We set the path to the training and test data and we define the features and the target variables.

In [2]:
data_dir = '../Datasets/killer-shrimp-invasion/'

train = pd.read_csv(data_dir + 'train.csv')
test = pd.read_csv(data_dir + 'test.csv')

# split data
Y_train = train['Presence']
ID_train = train['pointid']
X_train = train.drop(['Presence', 'pointid'], axis=1)
ID_test = test['pointid']
X_test = test.drop(['pointid'], axis=1)

### Missing data
We fill the missing data (which I explored in another notebook) filling with the mean:

In [3]:
X_train = X_train.fillna(X_train.mean())
X_test = X_test.fillna(X_test.mean())

## Models
I follow here the function written by Curtis Thompson (2nd classified!).

In the next few steps, we define a function allowing to perform statified cross validation. This consists in evaluating cross-validation with stratified sampling (that is, sampling performed making sure that the percentage of a certain value is the same as in the dataset). For this, 5-fold cross-validation is used. It also prints out the AUROC score. The ROC curve is the plot obtained by plotting the True Positive Rate (sensitivity) to the false positive rate (1 - specificity), and AUROC is the Area Under the Receiver Operating Characteristic. If the area is 1, the model is perfect. If AUROC = 0.5, it operates like a random model.

In [4]:
def five_fold_cv(model, X_train, Y_train, verbose = True):
    skf = StratifiedKFold(n_splits = 5)
    fold = 1
    scores = []

    for train_index, test_index in skf.split(X_train, Y_train):
        X_train_fold, X_test_fold = X_train.iloc[train_index], X_train.iloc[test_index]
        Y_train_fold, Y_test_fold = Y_train.iloc[train_index], Y_train.iloc[test_index]

        model.fit(X_train_fold, Y_train_fold)
        
        preds = model.predict_proba(X_test_fold)
        preds = [x[1] for x in preds]

        score = roc_auc_score(Y_test_fold, preds)
        scores.append(score)
        if verbose:
            print('Fold', fold, '    ', score)
        fold += 1

    avg = np.mean(scores)
    if verbose:
        print()
        print('Average', avg)
    return avg

Let's also define the list of features:

In [5]:
features = ['Temperature_today', 'Salinity_today', 'Depth', 'Substrate', 'Exposure']


Time to generate an XGB model (eXtreme Gradient Boosting). Gradient boosting is a ML technique used in regression and classification tasks.

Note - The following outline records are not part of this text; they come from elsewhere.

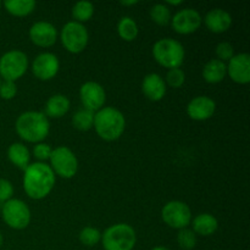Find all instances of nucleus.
Masks as SVG:
<instances>
[{
	"label": "nucleus",
	"instance_id": "obj_2",
	"mask_svg": "<svg viewBox=\"0 0 250 250\" xmlns=\"http://www.w3.org/2000/svg\"><path fill=\"white\" fill-rule=\"evenodd\" d=\"M17 134L28 143H41L50 132V122L42 111L22 112L15 124Z\"/></svg>",
	"mask_w": 250,
	"mask_h": 250
},
{
	"label": "nucleus",
	"instance_id": "obj_40",
	"mask_svg": "<svg viewBox=\"0 0 250 250\" xmlns=\"http://www.w3.org/2000/svg\"><path fill=\"white\" fill-rule=\"evenodd\" d=\"M0 6H1V1H0Z\"/></svg>",
	"mask_w": 250,
	"mask_h": 250
},
{
	"label": "nucleus",
	"instance_id": "obj_15",
	"mask_svg": "<svg viewBox=\"0 0 250 250\" xmlns=\"http://www.w3.org/2000/svg\"><path fill=\"white\" fill-rule=\"evenodd\" d=\"M227 75L233 82L238 84H248L250 82V55L247 53H241L233 55L229 61Z\"/></svg>",
	"mask_w": 250,
	"mask_h": 250
},
{
	"label": "nucleus",
	"instance_id": "obj_7",
	"mask_svg": "<svg viewBox=\"0 0 250 250\" xmlns=\"http://www.w3.org/2000/svg\"><path fill=\"white\" fill-rule=\"evenodd\" d=\"M0 215L9 227L14 229H24L31 222V210L21 199H10L2 204Z\"/></svg>",
	"mask_w": 250,
	"mask_h": 250
},
{
	"label": "nucleus",
	"instance_id": "obj_35",
	"mask_svg": "<svg viewBox=\"0 0 250 250\" xmlns=\"http://www.w3.org/2000/svg\"><path fill=\"white\" fill-rule=\"evenodd\" d=\"M120 4L124 5V6H132V5L138 4V1H137V0H131V1H121Z\"/></svg>",
	"mask_w": 250,
	"mask_h": 250
},
{
	"label": "nucleus",
	"instance_id": "obj_16",
	"mask_svg": "<svg viewBox=\"0 0 250 250\" xmlns=\"http://www.w3.org/2000/svg\"><path fill=\"white\" fill-rule=\"evenodd\" d=\"M216 111V103L207 95L195 97L188 103L187 115L194 121H207Z\"/></svg>",
	"mask_w": 250,
	"mask_h": 250
},
{
	"label": "nucleus",
	"instance_id": "obj_4",
	"mask_svg": "<svg viewBox=\"0 0 250 250\" xmlns=\"http://www.w3.org/2000/svg\"><path fill=\"white\" fill-rule=\"evenodd\" d=\"M153 56L163 67L177 68L185 61L186 51L182 44L172 38H163L153 45Z\"/></svg>",
	"mask_w": 250,
	"mask_h": 250
},
{
	"label": "nucleus",
	"instance_id": "obj_22",
	"mask_svg": "<svg viewBox=\"0 0 250 250\" xmlns=\"http://www.w3.org/2000/svg\"><path fill=\"white\" fill-rule=\"evenodd\" d=\"M7 158L15 166L24 171L31 161V153L24 144L12 143L7 149Z\"/></svg>",
	"mask_w": 250,
	"mask_h": 250
},
{
	"label": "nucleus",
	"instance_id": "obj_21",
	"mask_svg": "<svg viewBox=\"0 0 250 250\" xmlns=\"http://www.w3.org/2000/svg\"><path fill=\"white\" fill-rule=\"evenodd\" d=\"M227 75L226 63L219 59H211L203 67V78L210 84H216L222 82Z\"/></svg>",
	"mask_w": 250,
	"mask_h": 250
},
{
	"label": "nucleus",
	"instance_id": "obj_9",
	"mask_svg": "<svg viewBox=\"0 0 250 250\" xmlns=\"http://www.w3.org/2000/svg\"><path fill=\"white\" fill-rule=\"evenodd\" d=\"M28 68V58L21 50H10L0 58V78L16 82L26 73Z\"/></svg>",
	"mask_w": 250,
	"mask_h": 250
},
{
	"label": "nucleus",
	"instance_id": "obj_36",
	"mask_svg": "<svg viewBox=\"0 0 250 250\" xmlns=\"http://www.w3.org/2000/svg\"><path fill=\"white\" fill-rule=\"evenodd\" d=\"M167 4L172 5V6H177V5L182 4V0H176V1H173V0H167Z\"/></svg>",
	"mask_w": 250,
	"mask_h": 250
},
{
	"label": "nucleus",
	"instance_id": "obj_6",
	"mask_svg": "<svg viewBox=\"0 0 250 250\" xmlns=\"http://www.w3.org/2000/svg\"><path fill=\"white\" fill-rule=\"evenodd\" d=\"M60 41L68 53L80 54L87 48L89 33L83 23L70 21L61 28Z\"/></svg>",
	"mask_w": 250,
	"mask_h": 250
},
{
	"label": "nucleus",
	"instance_id": "obj_33",
	"mask_svg": "<svg viewBox=\"0 0 250 250\" xmlns=\"http://www.w3.org/2000/svg\"><path fill=\"white\" fill-rule=\"evenodd\" d=\"M17 94V85L12 81H2L0 84V97L5 100L14 99Z\"/></svg>",
	"mask_w": 250,
	"mask_h": 250
},
{
	"label": "nucleus",
	"instance_id": "obj_37",
	"mask_svg": "<svg viewBox=\"0 0 250 250\" xmlns=\"http://www.w3.org/2000/svg\"><path fill=\"white\" fill-rule=\"evenodd\" d=\"M151 250H170V249H167L166 247H155V248H153Z\"/></svg>",
	"mask_w": 250,
	"mask_h": 250
},
{
	"label": "nucleus",
	"instance_id": "obj_39",
	"mask_svg": "<svg viewBox=\"0 0 250 250\" xmlns=\"http://www.w3.org/2000/svg\"><path fill=\"white\" fill-rule=\"evenodd\" d=\"M1 82H2V81H1V78H0V84H1Z\"/></svg>",
	"mask_w": 250,
	"mask_h": 250
},
{
	"label": "nucleus",
	"instance_id": "obj_3",
	"mask_svg": "<svg viewBox=\"0 0 250 250\" xmlns=\"http://www.w3.org/2000/svg\"><path fill=\"white\" fill-rule=\"evenodd\" d=\"M93 127L100 138L106 142H114L124 134L126 119L116 107H102L94 114Z\"/></svg>",
	"mask_w": 250,
	"mask_h": 250
},
{
	"label": "nucleus",
	"instance_id": "obj_38",
	"mask_svg": "<svg viewBox=\"0 0 250 250\" xmlns=\"http://www.w3.org/2000/svg\"><path fill=\"white\" fill-rule=\"evenodd\" d=\"M2 241H4V239H2V234L0 233V247L2 246Z\"/></svg>",
	"mask_w": 250,
	"mask_h": 250
},
{
	"label": "nucleus",
	"instance_id": "obj_27",
	"mask_svg": "<svg viewBox=\"0 0 250 250\" xmlns=\"http://www.w3.org/2000/svg\"><path fill=\"white\" fill-rule=\"evenodd\" d=\"M150 17L159 26H166L171 22V10L165 4H155L150 9Z\"/></svg>",
	"mask_w": 250,
	"mask_h": 250
},
{
	"label": "nucleus",
	"instance_id": "obj_34",
	"mask_svg": "<svg viewBox=\"0 0 250 250\" xmlns=\"http://www.w3.org/2000/svg\"><path fill=\"white\" fill-rule=\"evenodd\" d=\"M14 195V186L10 181L0 178V203H5L12 199Z\"/></svg>",
	"mask_w": 250,
	"mask_h": 250
},
{
	"label": "nucleus",
	"instance_id": "obj_12",
	"mask_svg": "<svg viewBox=\"0 0 250 250\" xmlns=\"http://www.w3.org/2000/svg\"><path fill=\"white\" fill-rule=\"evenodd\" d=\"M80 98L84 109L94 112L104 107L106 93H105L102 84L89 81V82H85L81 85Z\"/></svg>",
	"mask_w": 250,
	"mask_h": 250
},
{
	"label": "nucleus",
	"instance_id": "obj_20",
	"mask_svg": "<svg viewBox=\"0 0 250 250\" xmlns=\"http://www.w3.org/2000/svg\"><path fill=\"white\" fill-rule=\"evenodd\" d=\"M71 107L70 99L63 94L51 95L45 103V110L44 114L46 117H53V119H59L62 117L68 112Z\"/></svg>",
	"mask_w": 250,
	"mask_h": 250
},
{
	"label": "nucleus",
	"instance_id": "obj_26",
	"mask_svg": "<svg viewBox=\"0 0 250 250\" xmlns=\"http://www.w3.org/2000/svg\"><path fill=\"white\" fill-rule=\"evenodd\" d=\"M93 15H94V5L90 1L82 0V1H78L73 5L72 17L76 22L83 23V22L89 21Z\"/></svg>",
	"mask_w": 250,
	"mask_h": 250
},
{
	"label": "nucleus",
	"instance_id": "obj_14",
	"mask_svg": "<svg viewBox=\"0 0 250 250\" xmlns=\"http://www.w3.org/2000/svg\"><path fill=\"white\" fill-rule=\"evenodd\" d=\"M29 38L32 43L41 48H49L56 43L58 31L50 22L38 21L34 22L29 28Z\"/></svg>",
	"mask_w": 250,
	"mask_h": 250
},
{
	"label": "nucleus",
	"instance_id": "obj_41",
	"mask_svg": "<svg viewBox=\"0 0 250 250\" xmlns=\"http://www.w3.org/2000/svg\"><path fill=\"white\" fill-rule=\"evenodd\" d=\"M0 210H1V207H0Z\"/></svg>",
	"mask_w": 250,
	"mask_h": 250
},
{
	"label": "nucleus",
	"instance_id": "obj_24",
	"mask_svg": "<svg viewBox=\"0 0 250 250\" xmlns=\"http://www.w3.org/2000/svg\"><path fill=\"white\" fill-rule=\"evenodd\" d=\"M7 12L17 17L28 16L36 7V1L33 0H7L4 2Z\"/></svg>",
	"mask_w": 250,
	"mask_h": 250
},
{
	"label": "nucleus",
	"instance_id": "obj_25",
	"mask_svg": "<svg viewBox=\"0 0 250 250\" xmlns=\"http://www.w3.org/2000/svg\"><path fill=\"white\" fill-rule=\"evenodd\" d=\"M94 124V112L88 109H81L72 116V125L80 131H89Z\"/></svg>",
	"mask_w": 250,
	"mask_h": 250
},
{
	"label": "nucleus",
	"instance_id": "obj_19",
	"mask_svg": "<svg viewBox=\"0 0 250 250\" xmlns=\"http://www.w3.org/2000/svg\"><path fill=\"white\" fill-rule=\"evenodd\" d=\"M192 231L195 234H199L203 237H209L214 234L219 229V221L216 217L211 214H199L193 219L192 221Z\"/></svg>",
	"mask_w": 250,
	"mask_h": 250
},
{
	"label": "nucleus",
	"instance_id": "obj_23",
	"mask_svg": "<svg viewBox=\"0 0 250 250\" xmlns=\"http://www.w3.org/2000/svg\"><path fill=\"white\" fill-rule=\"evenodd\" d=\"M117 33L125 42L134 41L139 33L138 24L132 17L124 16L117 23Z\"/></svg>",
	"mask_w": 250,
	"mask_h": 250
},
{
	"label": "nucleus",
	"instance_id": "obj_32",
	"mask_svg": "<svg viewBox=\"0 0 250 250\" xmlns=\"http://www.w3.org/2000/svg\"><path fill=\"white\" fill-rule=\"evenodd\" d=\"M51 153H53L51 146H49V144L43 143V142L37 143L33 148V154L34 156H36V159H38L39 163H45L46 160H49Z\"/></svg>",
	"mask_w": 250,
	"mask_h": 250
},
{
	"label": "nucleus",
	"instance_id": "obj_13",
	"mask_svg": "<svg viewBox=\"0 0 250 250\" xmlns=\"http://www.w3.org/2000/svg\"><path fill=\"white\" fill-rule=\"evenodd\" d=\"M32 72L41 81H50L60 70V60L53 53H42L32 62Z\"/></svg>",
	"mask_w": 250,
	"mask_h": 250
},
{
	"label": "nucleus",
	"instance_id": "obj_1",
	"mask_svg": "<svg viewBox=\"0 0 250 250\" xmlns=\"http://www.w3.org/2000/svg\"><path fill=\"white\" fill-rule=\"evenodd\" d=\"M55 173L45 163L29 164L23 173V189L31 199L41 200L50 194L55 186Z\"/></svg>",
	"mask_w": 250,
	"mask_h": 250
},
{
	"label": "nucleus",
	"instance_id": "obj_31",
	"mask_svg": "<svg viewBox=\"0 0 250 250\" xmlns=\"http://www.w3.org/2000/svg\"><path fill=\"white\" fill-rule=\"evenodd\" d=\"M216 56L220 61L225 62V61H229L234 55L233 45L229 42H221L216 45Z\"/></svg>",
	"mask_w": 250,
	"mask_h": 250
},
{
	"label": "nucleus",
	"instance_id": "obj_11",
	"mask_svg": "<svg viewBox=\"0 0 250 250\" xmlns=\"http://www.w3.org/2000/svg\"><path fill=\"white\" fill-rule=\"evenodd\" d=\"M202 15L199 11L190 7L180 10L171 19V26L178 34H192L202 26Z\"/></svg>",
	"mask_w": 250,
	"mask_h": 250
},
{
	"label": "nucleus",
	"instance_id": "obj_30",
	"mask_svg": "<svg viewBox=\"0 0 250 250\" xmlns=\"http://www.w3.org/2000/svg\"><path fill=\"white\" fill-rule=\"evenodd\" d=\"M186 82V75L183 72L182 68H171L166 73V82L170 87L172 88H180L185 84Z\"/></svg>",
	"mask_w": 250,
	"mask_h": 250
},
{
	"label": "nucleus",
	"instance_id": "obj_18",
	"mask_svg": "<svg viewBox=\"0 0 250 250\" xmlns=\"http://www.w3.org/2000/svg\"><path fill=\"white\" fill-rule=\"evenodd\" d=\"M165 80L158 73H149L143 78L142 92L151 102H160L166 94Z\"/></svg>",
	"mask_w": 250,
	"mask_h": 250
},
{
	"label": "nucleus",
	"instance_id": "obj_29",
	"mask_svg": "<svg viewBox=\"0 0 250 250\" xmlns=\"http://www.w3.org/2000/svg\"><path fill=\"white\" fill-rule=\"evenodd\" d=\"M197 234L189 229H180L177 233V243L181 249L192 250L197 246Z\"/></svg>",
	"mask_w": 250,
	"mask_h": 250
},
{
	"label": "nucleus",
	"instance_id": "obj_28",
	"mask_svg": "<svg viewBox=\"0 0 250 250\" xmlns=\"http://www.w3.org/2000/svg\"><path fill=\"white\" fill-rule=\"evenodd\" d=\"M80 241L85 247H94L99 242H102V233H100V231L98 229H94L92 226H87L81 229Z\"/></svg>",
	"mask_w": 250,
	"mask_h": 250
},
{
	"label": "nucleus",
	"instance_id": "obj_5",
	"mask_svg": "<svg viewBox=\"0 0 250 250\" xmlns=\"http://www.w3.org/2000/svg\"><path fill=\"white\" fill-rule=\"evenodd\" d=\"M136 242V231L128 224L112 225L102 233L104 250H133Z\"/></svg>",
	"mask_w": 250,
	"mask_h": 250
},
{
	"label": "nucleus",
	"instance_id": "obj_8",
	"mask_svg": "<svg viewBox=\"0 0 250 250\" xmlns=\"http://www.w3.org/2000/svg\"><path fill=\"white\" fill-rule=\"evenodd\" d=\"M50 167L55 175L70 180L75 177L78 171V160L72 150L68 146H61L53 149L50 155Z\"/></svg>",
	"mask_w": 250,
	"mask_h": 250
},
{
	"label": "nucleus",
	"instance_id": "obj_17",
	"mask_svg": "<svg viewBox=\"0 0 250 250\" xmlns=\"http://www.w3.org/2000/svg\"><path fill=\"white\" fill-rule=\"evenodd\" d=\"M204 23L212 33H225L232 26V16L224 9H212L205 15Z\"/></svg>",
	"mask_w": 250,
	"mask_h": 250
},
{
	"label": "nucleus",
	"instance_id": "obj_10",
	"mask_svg": "<svg viewBox=\"0 0 250 250\" xmlns=\"http://www.w3.org/2000/svg\"><path fill=\"white\" fill-rule=\"evenodd\" d=\"M163 221L168 227L175 229H187L192 221V211L186 203L180 200H171L164 205L161 210Z\"/></svg>",
	"mask_w": 250,
	"mask_h": 250
}]
</instances>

It gives a prediction model in the form of an ensemble of weak prediction models (typically, decision trees).

In [6]:
model = XGBClassifier(eval_metric = 'auc', objective = 'binary:logistic',
                      learning_rate = 0.3, max_depth = 5, subsample = 1, reg_lambda = 0.5)

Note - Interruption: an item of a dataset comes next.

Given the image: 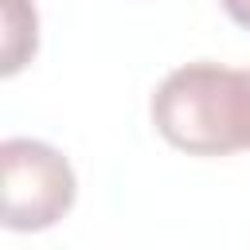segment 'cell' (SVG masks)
Listing matches in <instances>:
<instances>
[{"mask_svg":"<svg viewBox=\"0 0 250 250\" xmlns=\"http://www.w3.org/2000/svg\"><path fill=\"white\" fill-rule=\"evenodd\" d=\"M223 8H227V16H230L234 23L250 27V0H223Z\"/></svg>","mask_w":250,"mask_h":250,"instance_id":"4","label":"cell"},{"mask_svg":"<svg viewBox=\"0 0 250 250\" xmlns=\"http://www.w3.org/2000/svg\"><path fill=\"white\" fill-rule=\"evenodd\" d=\"M148 109L160 137L191 156L250 148V70L184 62L156 82Z\"/></svg>","mask_w":250,"mask_h":250,"instance_id":"1","label":"cell"},{"mask_svg":"<svg viewBox=\"0 0 250 250\" xmlns=\"http://www.w3.org/2000/svg\"><path fill=\"white\" fill-rule=\"evenodd\" d=\"M70 160L35 137H8L0 145V223L8 230H43L74 203Z\"/></svg>","mask_w":250,"mask_h":250,"instance_id":"2","label":"cell"},{"mask_svg":"<svg viewBox=\"0 0 250 250\" xmlns=\"http://www.w3.org/2000/svg\"><path fill=\"white\" fill-rule=\"evenodd\" d=\"M39 43V20L31 0H0V70L16 74Z\"/></svg>","mask_w":250,"mask_h":250,"instance_id":"3","label":"cell"}]
</instances>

score = five_fold_cv(model, X_train[features], Y_train, verbose=True)

  elif isinstance(data.columns, (pd.Int64Index, pd.RangeIndex)):


Fold 1      0.9999257424328684


  elif isinstance(data.columns, (pd.Int64Index, pd.RangeIndex)):


Fold 2      0.9940346421070869


  elif isinstance(data.columns, (pd.Int64Index, pd.RangeIndex)):


Fold 3      0.9994256462788391


  elif isinstance(data.columns, (pd.Int64Index, pd.RangeIndex)):


Fold 4      0.998547407744493


  elif isinstance(data.columns, (pd.Int64Index, pd.RangeIndex)):


Fold 5      0.9997140126200024

Average 0.9983294902366581


## Predictions
Time for predictions!

In [7]:
predictions = pd.DataFrame(ID_test, columns=['pointid'])

model.fit(X_train[features], Y_train)
predictions['Presence'] = model.predict_proba(X_test[features])[:,1]

predictions[['pointid', 'Presence']].to_csv('xgb_solution.csv', index=False)

  elif isinstance(data.columns, (pd.Int64Index, pd.RangeIndex)):